## WORK INSTRUCTIONS
As you restate the entries, keep every word intact and leave out whatever images they hold.

Stored data

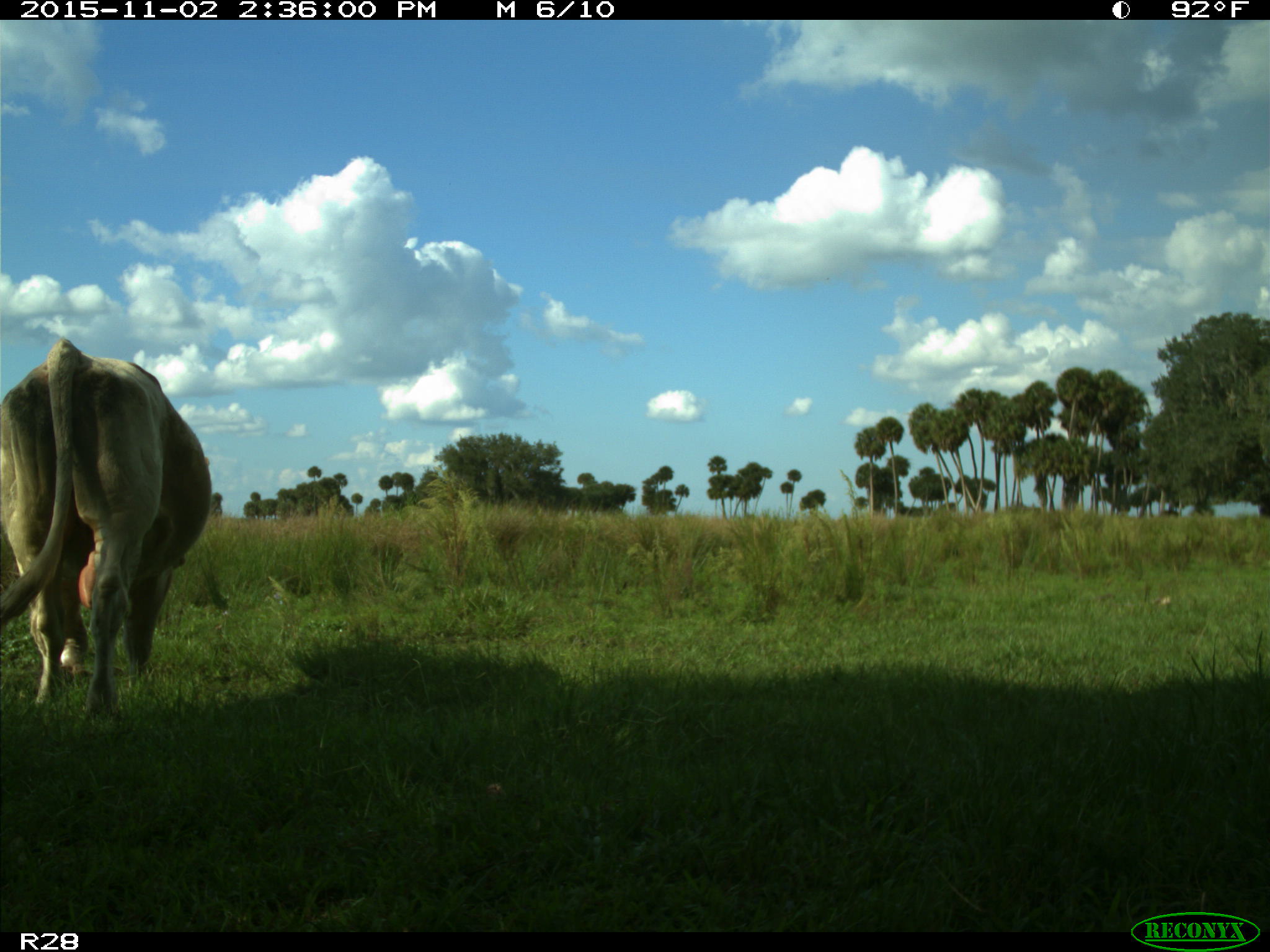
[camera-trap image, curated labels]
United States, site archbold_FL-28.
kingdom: Animalia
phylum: Chordata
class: Mammalia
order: Artiodactyla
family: Bovidae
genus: Bos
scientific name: Bos taurus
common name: domestic cow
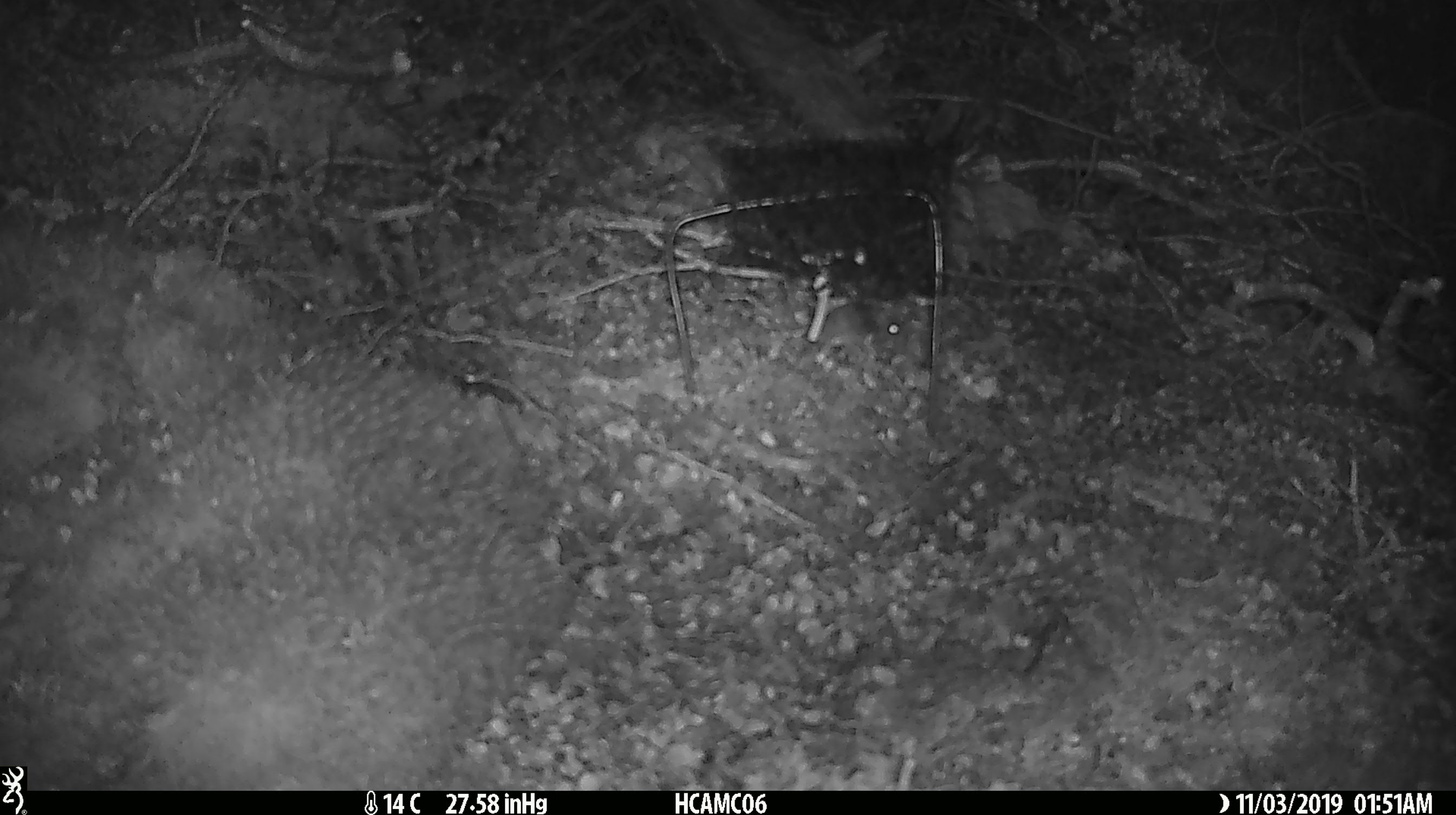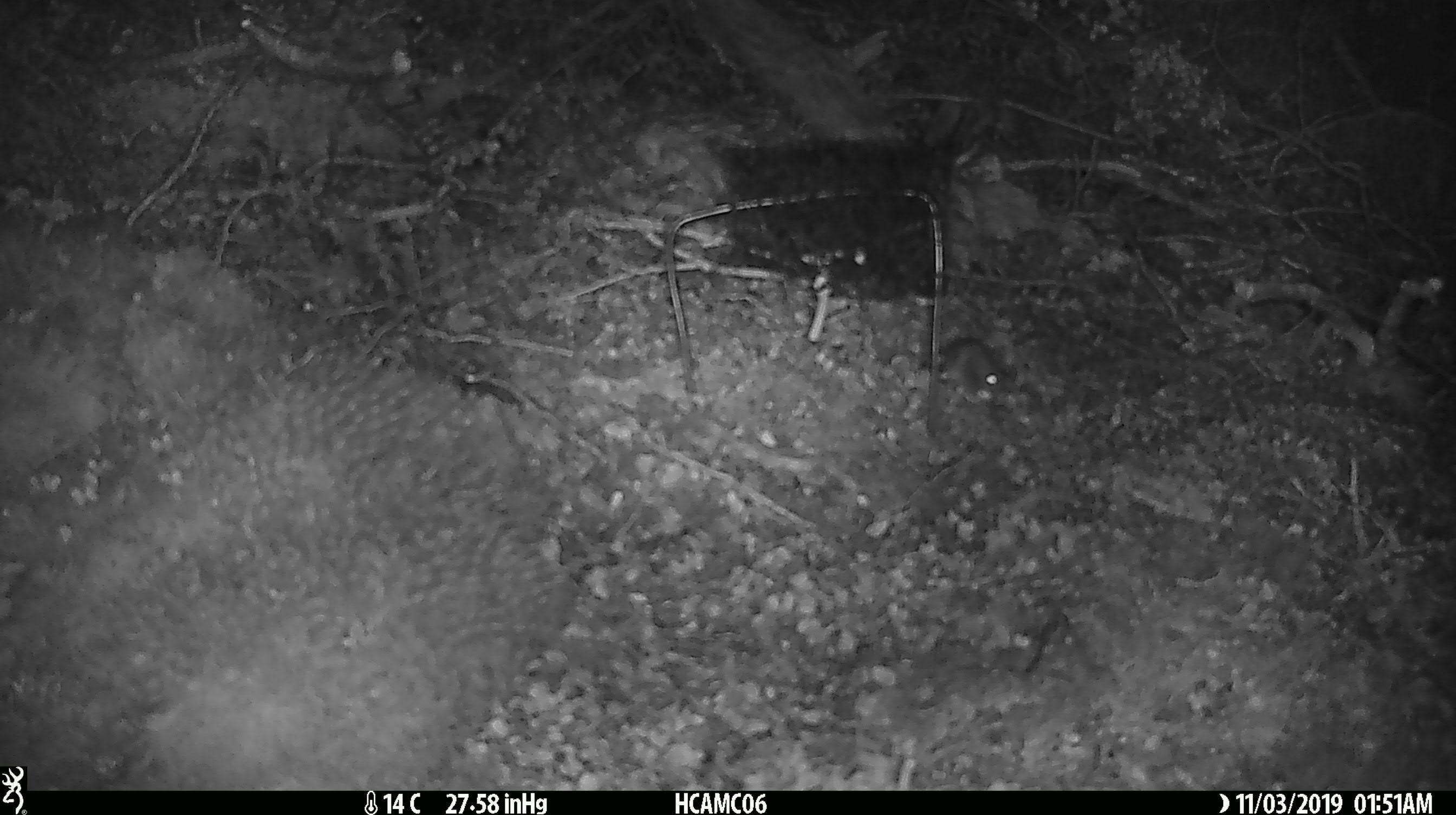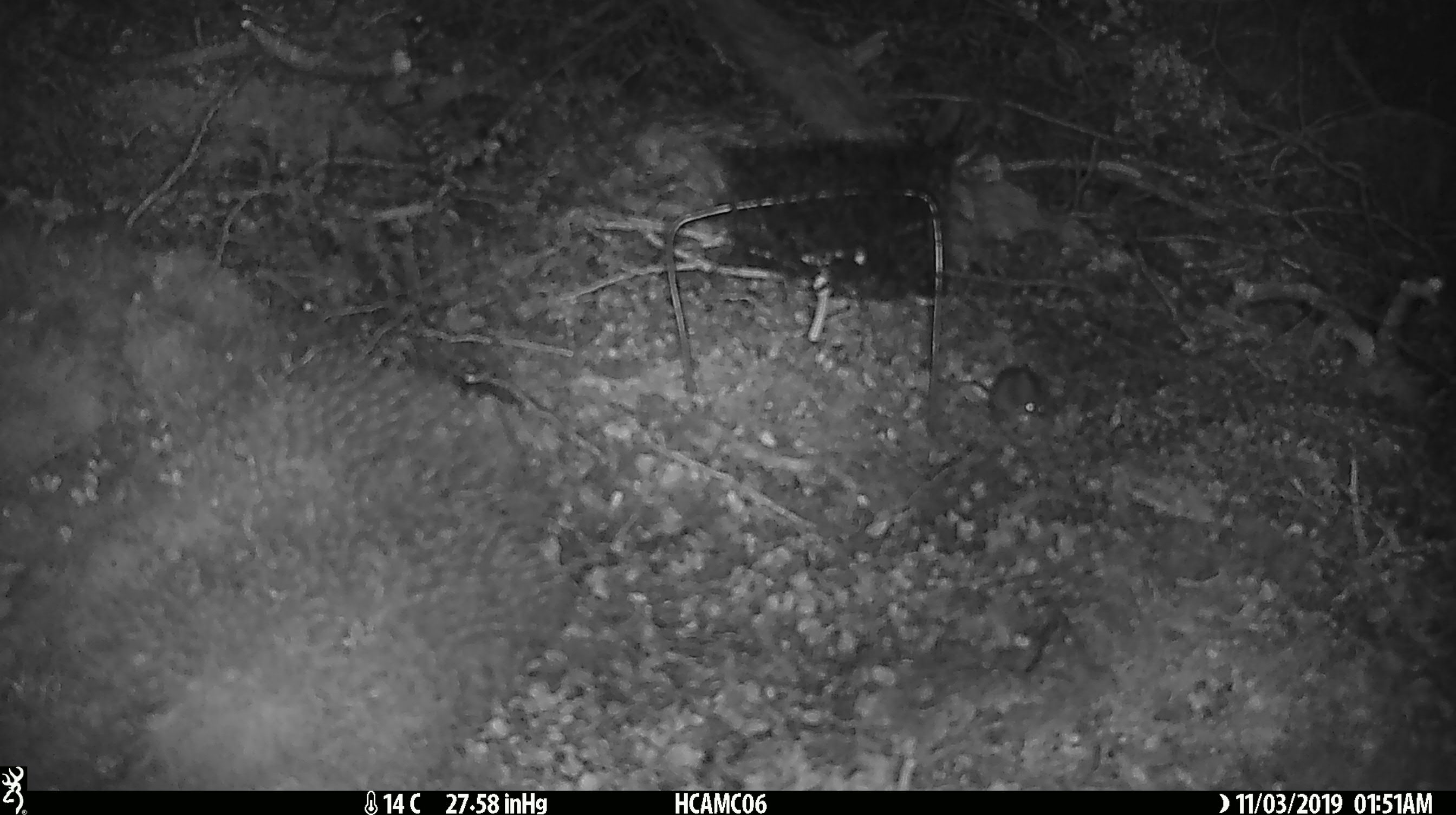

## YOUR SOLUTION
[camera-trap image, curated labels]
United States, site archbold_FL-28.
kingdom: Animalia
phylum: Chordata
class: Mammalia
order: Artiodactyla
family: Bovidae
genus: Bos
scientific name: Bos taurus
common name: domestic cow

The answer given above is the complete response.